Reproduce each line of the data below verbatim, with no changes.
-- Start Available data --
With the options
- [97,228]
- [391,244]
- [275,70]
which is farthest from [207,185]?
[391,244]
-- End Available data --
Output for this exercise:
With the options
- [97,228]
- [391,244]
- [275,70]
which is farthest from [207,185]?
[391,244]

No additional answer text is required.